───── MATERIAL PROVIDED ─────

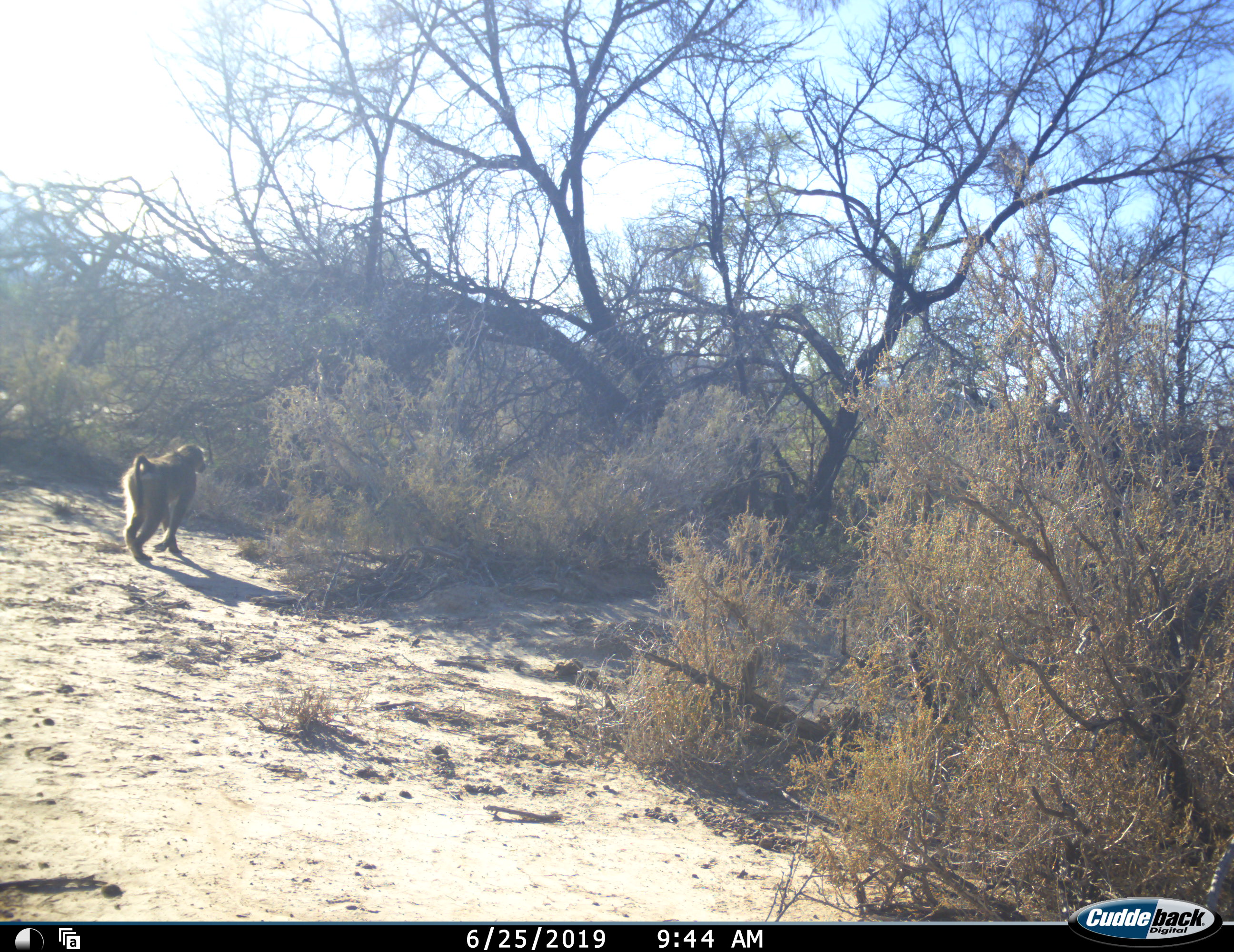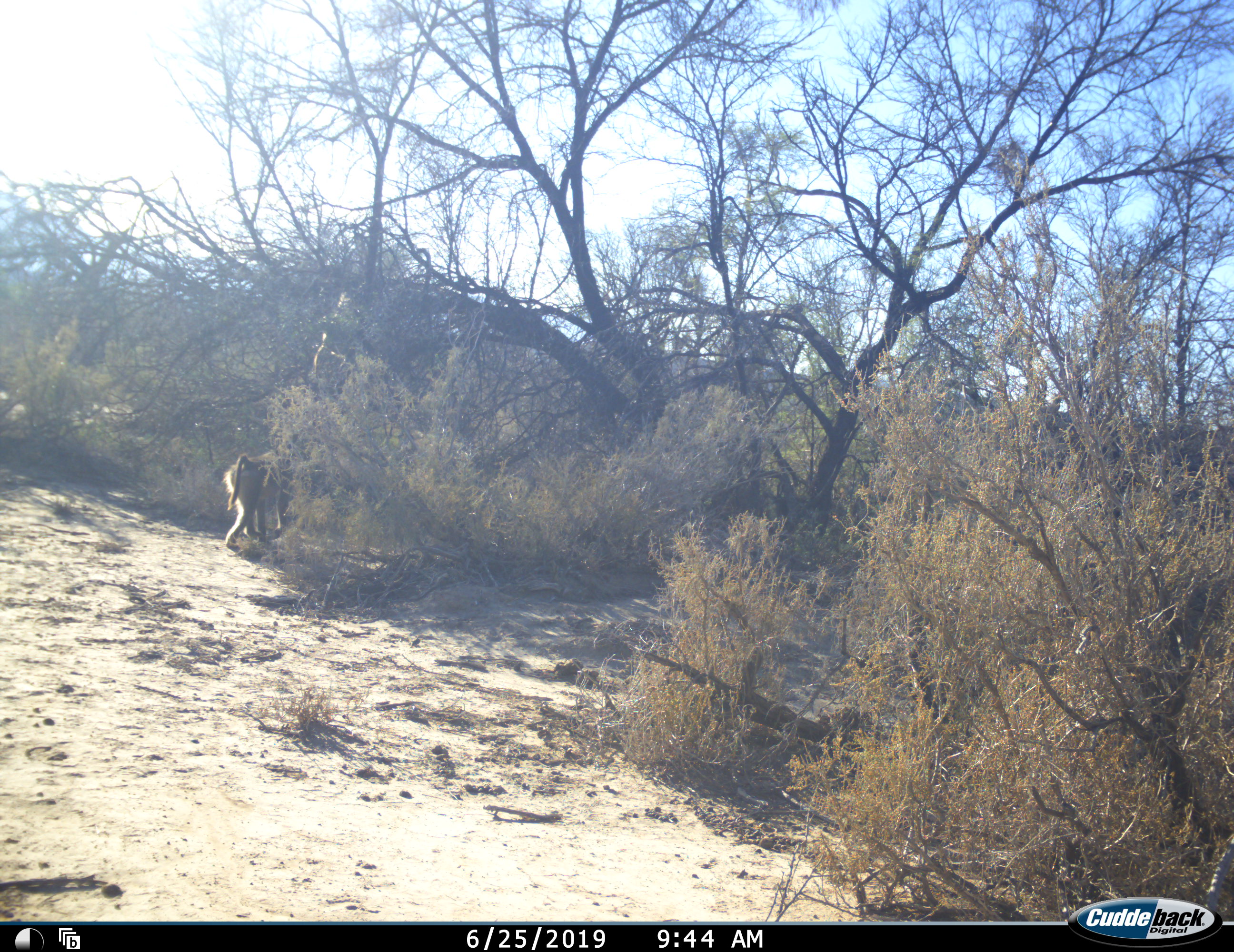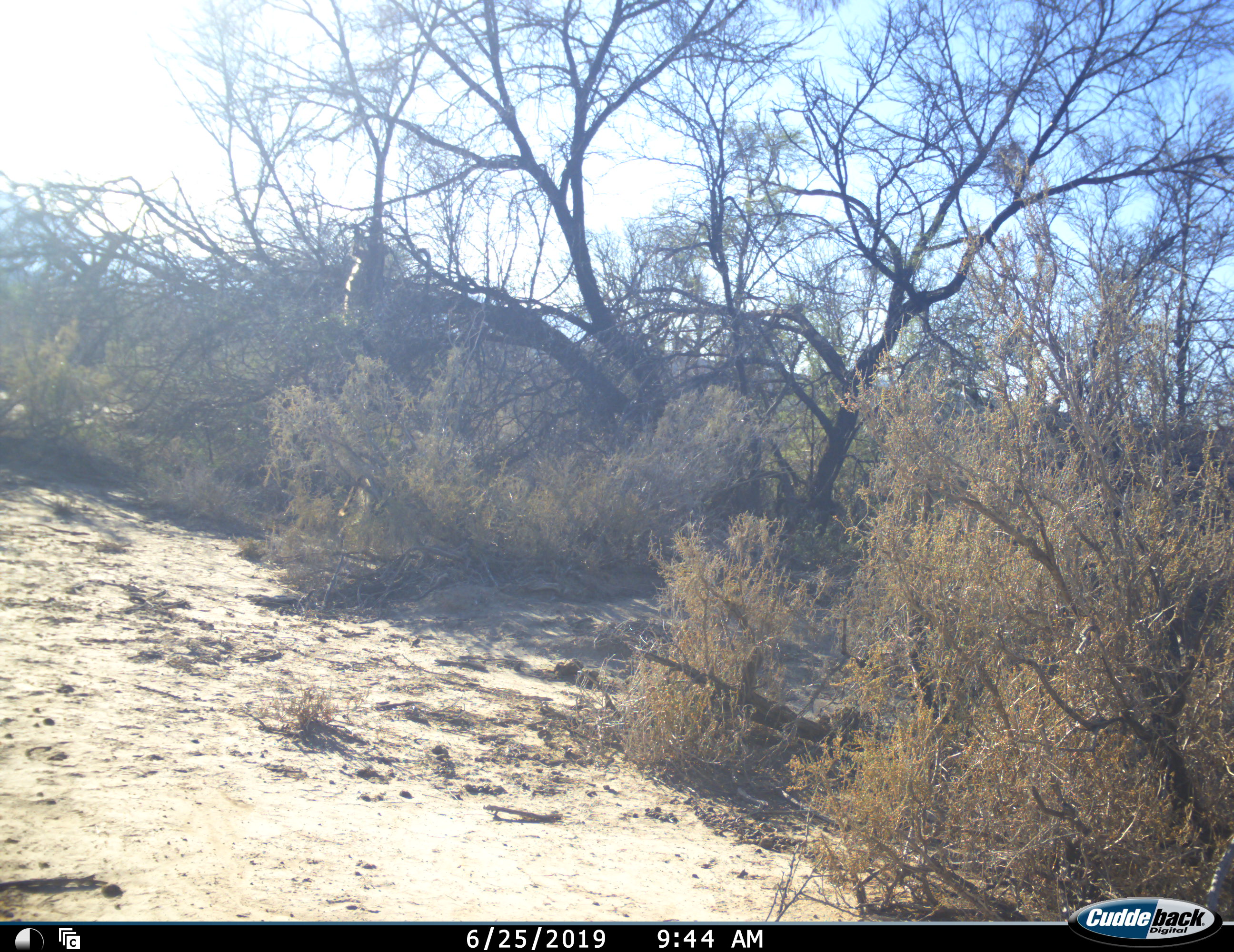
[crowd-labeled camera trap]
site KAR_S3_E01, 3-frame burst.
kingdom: Animalia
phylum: Chordata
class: Mammalia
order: Primates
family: Cercopithecidae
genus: Papio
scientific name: Papio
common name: baboon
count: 2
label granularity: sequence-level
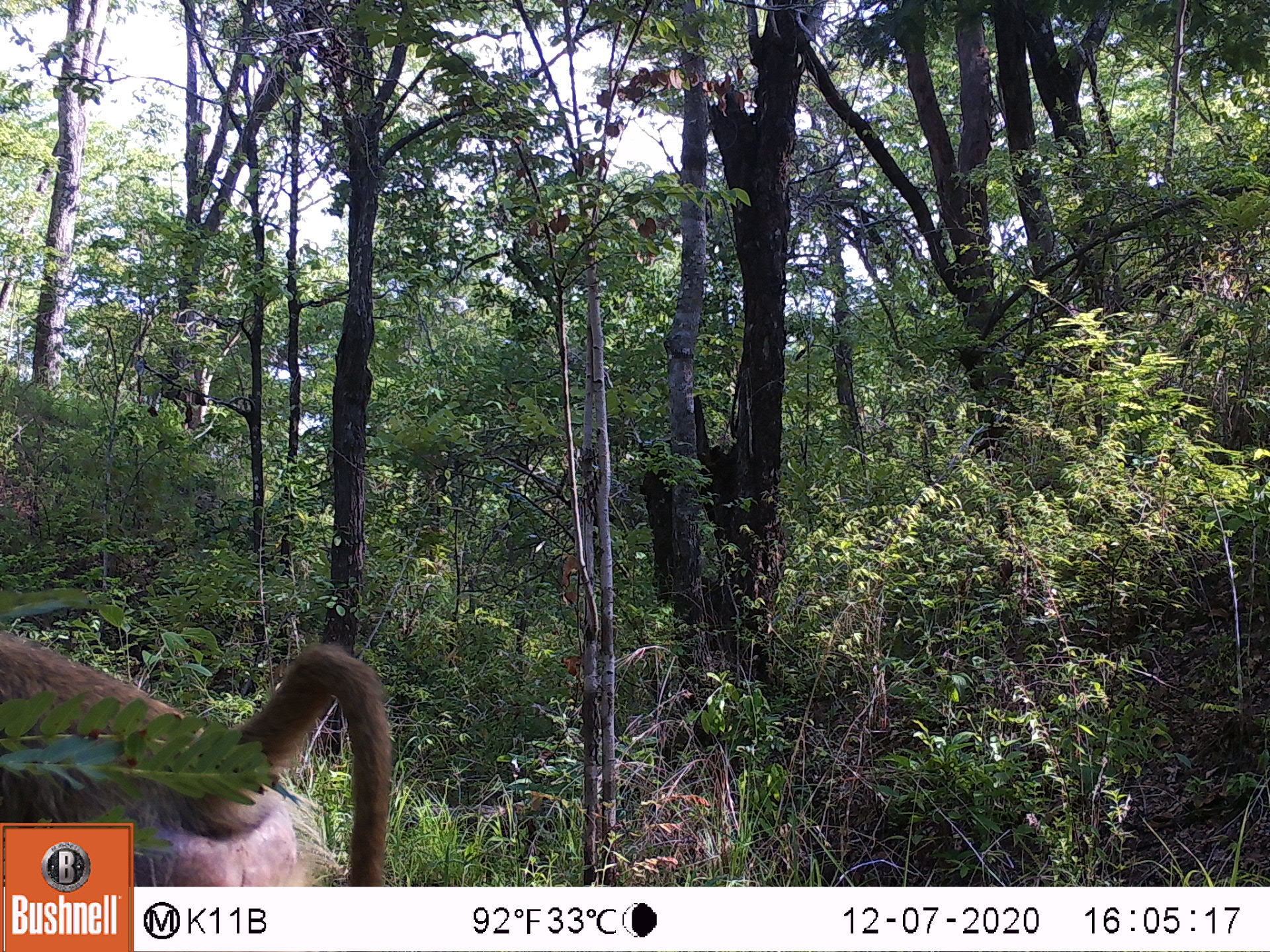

─────

Give back the whole listing exactly; no pictures.

RESPONSE AREA.
[crowd-labeled camera trap]
site KAR_S3_E01, 3-frame burst.
kingdom: Animalia
phylum: Chordata
class: Mammalia
order: Primates
family: Cercopithecidae
genus: Papio
scientific name: Papio
common name: baboon
count: 2
label granularity: sequence-level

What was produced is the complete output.